Marijuana and Water


Posted July 4th, 2015

Is Weed the New Almond?

by Anna North

Broccolibeef, and perhaps most notably almonds have all come under fire in the past year for sucking up too much of California’s scarce water. Now you can add another crop to the tally of alleged water-guzzlers: marijuana.

A raid last week in California’s Mendocino, Humboldt, and Trinity Counties targeted marijuana growers not for growing the drug per se but for their illegal water use, reports Josh Harkinson of Mother Jones. Mr. Harkinson also writes that marijuana uses about six gallons of water per day per plant, while the notoriously water-intensive cotton uses just ten gallons per plant for the whole season.

Some have put marijuana’s water consumption lower or higher than the six-gallon figure. According to an analysis by Swami Chaitanya, a member of the Mendocino Cannabis Policy Council, which advocates for sustainable cannabis farming, an eighth of an ounce of marijuana takes 1.875 gallons of water to produce. That’s much less than it takes to produce a pound of beef (1500 gallons, according to Mr. Chaitanya), a bit less than it takes to grow a head of broccoli (5 gallons), and a bit more than it takes to grow a single almond (1 gallon).

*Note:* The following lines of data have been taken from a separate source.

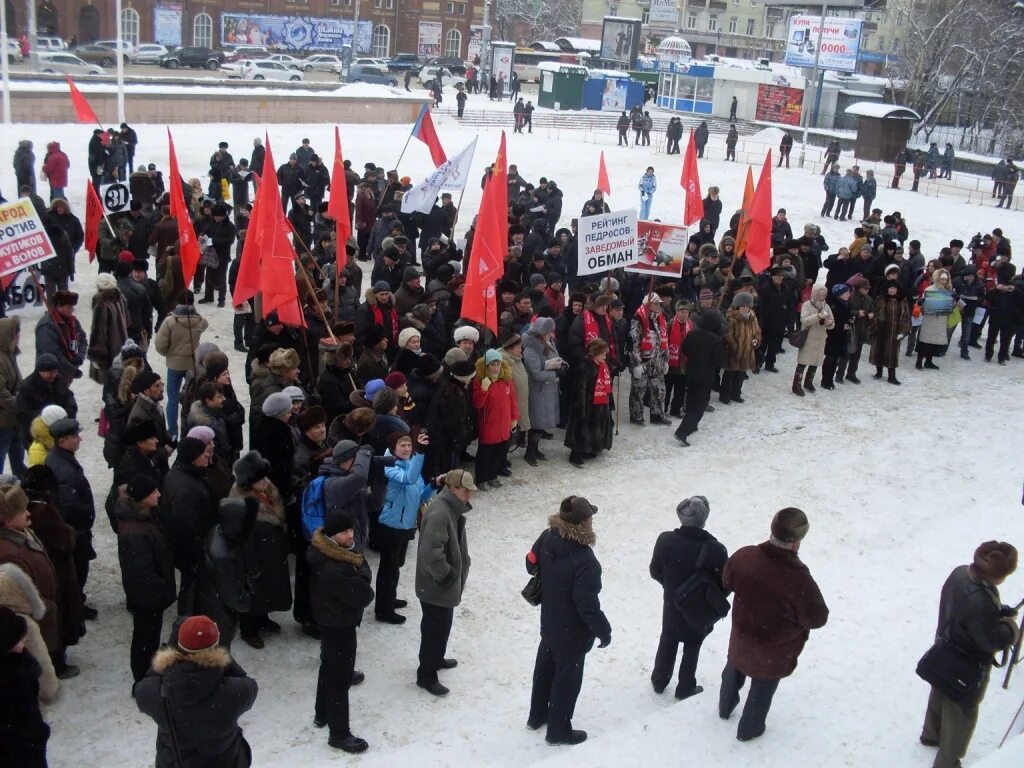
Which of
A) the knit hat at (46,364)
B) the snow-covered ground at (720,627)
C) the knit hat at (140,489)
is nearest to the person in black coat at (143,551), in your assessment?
the knit hat at (140,489)

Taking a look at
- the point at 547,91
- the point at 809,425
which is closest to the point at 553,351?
the point at 809,425

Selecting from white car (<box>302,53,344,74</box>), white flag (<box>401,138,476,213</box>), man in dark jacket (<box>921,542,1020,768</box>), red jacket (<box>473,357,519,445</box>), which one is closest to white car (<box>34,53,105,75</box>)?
white car (<box>302,53,344,74</box>)

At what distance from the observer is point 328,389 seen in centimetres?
911

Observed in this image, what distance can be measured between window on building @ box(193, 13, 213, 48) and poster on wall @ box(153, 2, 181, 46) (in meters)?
1.33

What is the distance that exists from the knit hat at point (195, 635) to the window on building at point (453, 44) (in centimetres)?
7575

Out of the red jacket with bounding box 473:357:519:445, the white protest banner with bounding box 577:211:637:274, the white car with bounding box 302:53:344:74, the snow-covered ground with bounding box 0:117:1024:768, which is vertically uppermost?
the white car with bounding box 302:53:344:74

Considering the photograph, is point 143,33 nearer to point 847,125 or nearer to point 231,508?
point 847,125

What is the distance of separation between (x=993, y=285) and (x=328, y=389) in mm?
11364

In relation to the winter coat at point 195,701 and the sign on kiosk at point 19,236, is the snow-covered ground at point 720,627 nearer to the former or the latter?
the winter coat at point 195,701

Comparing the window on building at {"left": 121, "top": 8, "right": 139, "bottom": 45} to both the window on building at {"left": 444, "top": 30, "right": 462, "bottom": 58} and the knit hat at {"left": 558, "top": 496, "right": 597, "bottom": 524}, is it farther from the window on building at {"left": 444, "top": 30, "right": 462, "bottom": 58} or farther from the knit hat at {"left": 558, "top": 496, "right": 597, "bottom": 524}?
the knit hat at {"left": 558, "top": 496, "right": 597, "bottom": 524}

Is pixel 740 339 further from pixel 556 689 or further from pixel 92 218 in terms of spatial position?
pixel 92 218

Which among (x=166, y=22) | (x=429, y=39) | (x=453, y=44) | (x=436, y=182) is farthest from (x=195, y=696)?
(x=453, y=44)

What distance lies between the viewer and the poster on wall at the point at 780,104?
4719cm

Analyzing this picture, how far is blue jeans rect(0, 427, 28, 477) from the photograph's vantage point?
28.8ft
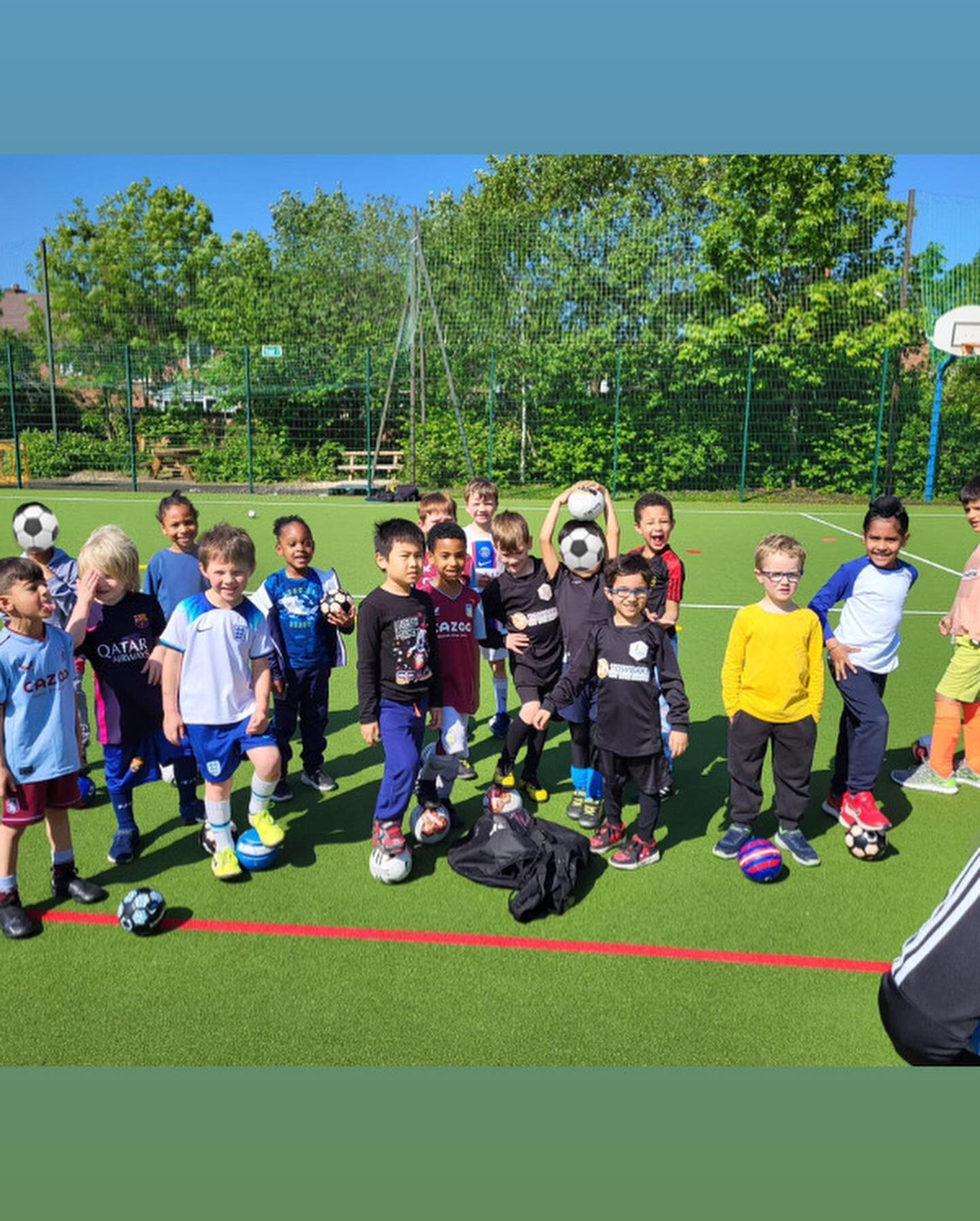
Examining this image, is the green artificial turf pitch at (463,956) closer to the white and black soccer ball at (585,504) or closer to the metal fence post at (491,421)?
the white and black soccer ball at (585,504)

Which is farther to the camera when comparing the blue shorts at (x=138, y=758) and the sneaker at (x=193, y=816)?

Whether or not Americans will now give up weed the way some have been boycotting almonds is an open question. Ultimately, though, individual consumption decisions are less important than California’s ability to sustainably regulate its water — which, with respect to weed, it’s trying to do.

The California water board, along with the state’s Department of Fish & Wildlife, is developing a system of permits that would require cannabis growers to properly manage pesticide runoff and construction waste and get authorization to draw and store water. The goal is to mitigate the environmental impact of marijuana cultivation, and to get growers out in the open where their water use can be measured and regulated.

The regional water board for California’s North Coast, which includes Humboldt County, is set to adopt the permits in August, with the Central Valley likely to follow suit later this year.

The state isn’t doing a great job of measurement even when it comes to licit water use, but bringing weed growers into the state’s water system would help.

So would legalizing marijuana. As Samantha Page notes at ThinkProgress, growing weed for medical use is legal under California state law, but growing it for recreational use is “in a gray area of law enforcement.” Illegal growers tend to plant in remote wooded areas in Northern California, where the waterways are habitats for endangered and threatened fish species.

“Cannabis farming doesn’t happen out in the woods in Humboldt County because that’s a good place to grow things,” said Cris Carrigan, the director of the state water board’s office of enforcement. “It happens because you can hide there.”

If growing weed became fully legal in California, growers might shift to places where their crop’s environmental impact was less severe — especially since, absent the threat of raids, growing in the woods isn’t necessarily cost-effective.

Getting a permit system in place now will prepare California for the potential of legalization in the future, said Mr. Carrigan.

And it might make one of California’s most famous crops a little kinder to the state’s drought-stricken environment.